Foi no River Plate que recebeu a alcunha de "El Conejo", mas o pequeno jogador foi também chamado "El Pibito" (menininho), por um treinador (Ramón Díaz), ou "Rata" (espertalhão), pela mãe de um amigo de infância (Corrales).

O Coelho foi ideia do guarda-redes internacional argentino Germán Burgos (actualmente uma estrela de rock na Argentina), que no dia em que encontrou Saviola nos treinos do River Plate ficou surpreendido com a rapidez do colega.

“Mono” Burgos conta que a ideia da alcunha surgiu quando Javier Saviola lhe apareceu pela frente e desapareceu do seu raio de visão tão rapidamente como surgira, num movimento que lhe fez parecer um coelho.

"Apareceu-me isolado, mas o passe era comprido, cheguei primeiro e toquei a bola para a esquerda. Olhei para o lado e ele já não estava, mas de repente surgiu por fora e já a tinha. Então olhou para mim e moveu a cabeça de um lado para o outro. Eu disse: 'é um coelho'".

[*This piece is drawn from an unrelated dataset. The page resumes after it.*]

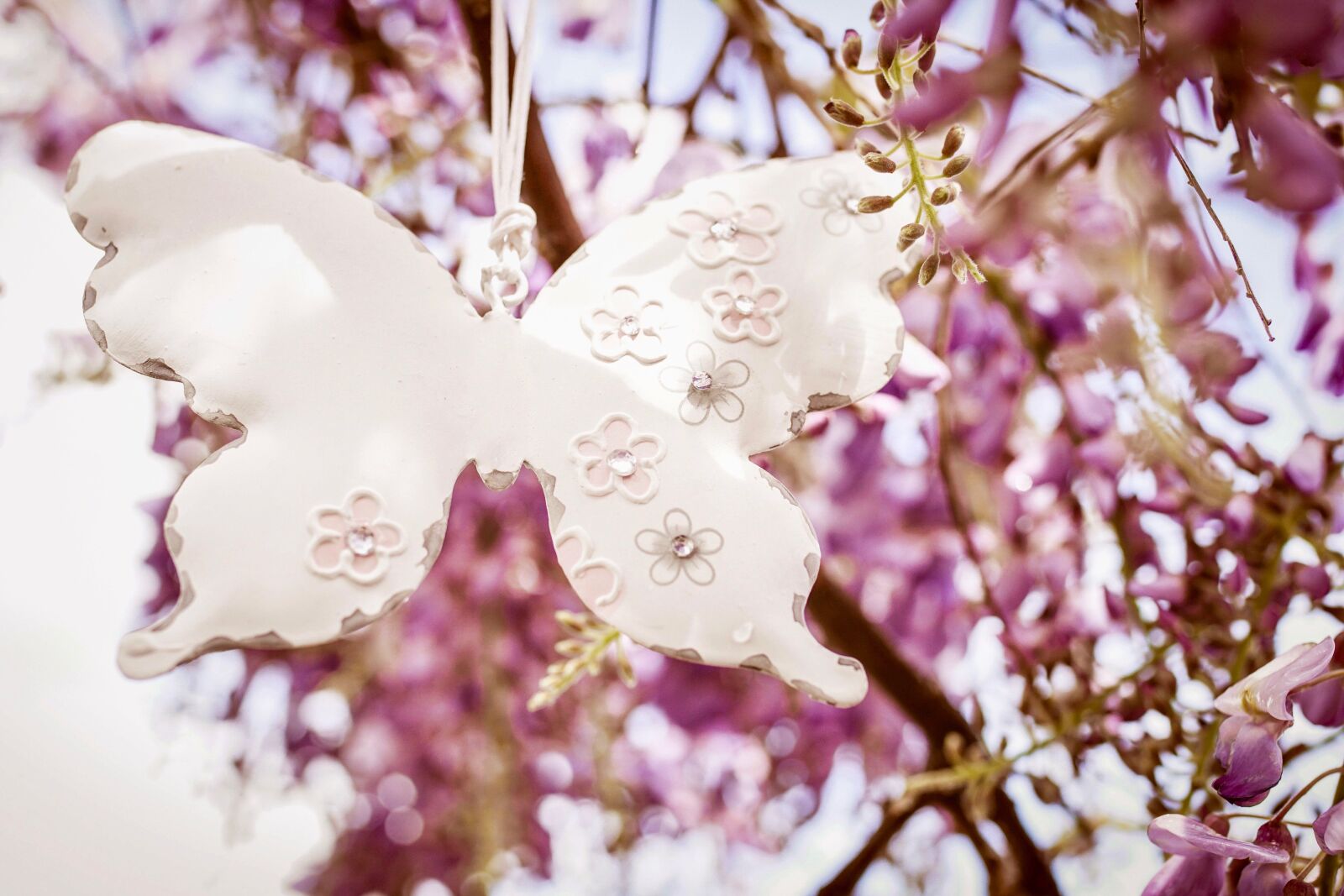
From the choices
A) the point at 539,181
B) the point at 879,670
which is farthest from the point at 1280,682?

Esta é a história que o antigo guarda-redes conta de Saviola, que esta época reencontrou a sua "importância" no Benfica, depois de um futuro promissor nos primeiros anos do River Plate - onde brilhou ao lado de Pablo Aimar - e de relativo apagamento em Espanha.

Saviola prometeu sempre muito, mas as passagens por vários clubes europeus, nomeadamente nos gigantes FC Barcelona e Real Madrid, deixaram sempre a sensação de que o avançado estava aquém da promessa, o que o levou a outras paragens.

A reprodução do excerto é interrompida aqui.